→ **Text passage**
========

Phase Evolution During Perovskite Formation – An Insight from Pair Distribution Function
Sandy Sanchez a, Ullrich Steiner b, Xiao Hua c
a EPFL, Switzerland
b Adolphe Merkle Institute, University of Fribourg, Switzerland
c Lancaster University, UK
Proceedings of Online Conference on Atomic-level Characterisation of Hybrid Perovskites (HPATOM2)
Online, Spain, 2022 February 2nd - 3rd
Organizers: Michael Hope and Eve Mozur
Invited Speaker, Xiao Hua, presentation 008
DOI: https://doi.org/10.29363/nanoge.hpatom.2022.008
Publication date: 30th October 2021

To produce perovskite thin films with high device performances, various fabrication methodologies have been developed leading to thin films with different surface structures and crystal morphologies. Whilst tremendous efforts have been devoted to characterizing macro- and microscopic structures within these films to better understand the processing-property-performance relationship, the materials’ atomic structure and its influence on device performance remain poorly understood. Therefore, we employed pair distribution function (PDF) analysis of X-ray total scattering data to obtain crystallographic and compositional information of methylammonium-lead-iodide (MAPbI3) thin films[1].

========

→ **Work to do**
[a] In the perovskite abstract, what analysis did the authors use to get crystallographic and compositional information about MAPbI3 thin films?
[b] List every author named in the perovskite abstract.
[c] Write out the part of the perovskite abstract that starts at "Online, Spain, 2022" and ends at "(MAPbI3) thin films[1].".

→ **Given information**
========

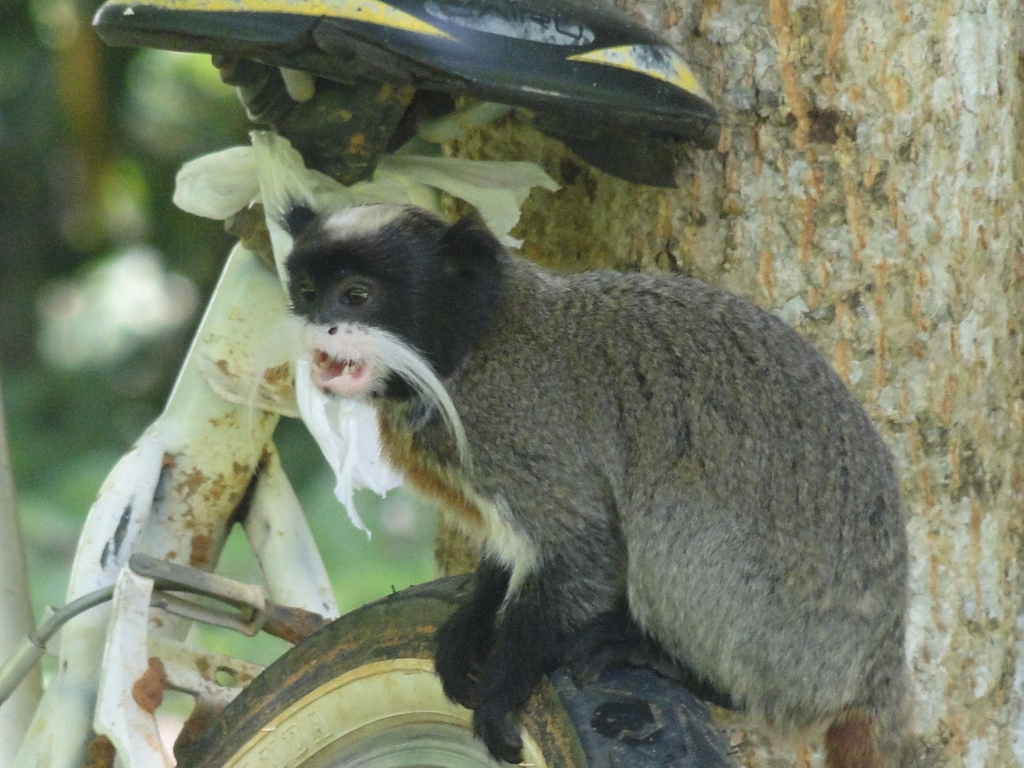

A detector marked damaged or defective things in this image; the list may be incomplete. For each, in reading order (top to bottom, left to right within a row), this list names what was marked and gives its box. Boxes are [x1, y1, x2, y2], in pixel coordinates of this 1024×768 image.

rust spot on metal [191, 532, 212, 569]
rust spot on metal [133, 655, 168, 716]
rust spot on metal [82, 733, 115, 768]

========

→ **Responses by task**
[a] Pair distribution function (PDF) analysis of X-ray total scattering data.

[b] Sandy Sanchez, Ullrich Steiner, Xiao Hua

[c]
Online, Spain, 2022 February 2nd - 3rd
Organizers: Michael Hope and Eve Mozur
Invited Speaker, Xiao Hua, presentation 008
DOI: https://doi.org/10.29363/nanoge.hpatom.2022.008
Publication date: 30th October 2021

To produce perovskite thin films with high device performances, various fabrication methodologies have been developed leading to thin films with different surface structures and crystal morphologies. Whilst tremendous efforts have been devoted to characterizing macro- and microscopic structures within these films to better understand the processing-property-performance relationship, the materials’ atomic structure and its influence on device performance remain poorly understood. Therefore, we employed pair distribution function (PDF) analysis of X-ray total scattering data to obtain crystallographic and compositional information of methylammonium-lead-iodide (MAPbI3) thin films[1].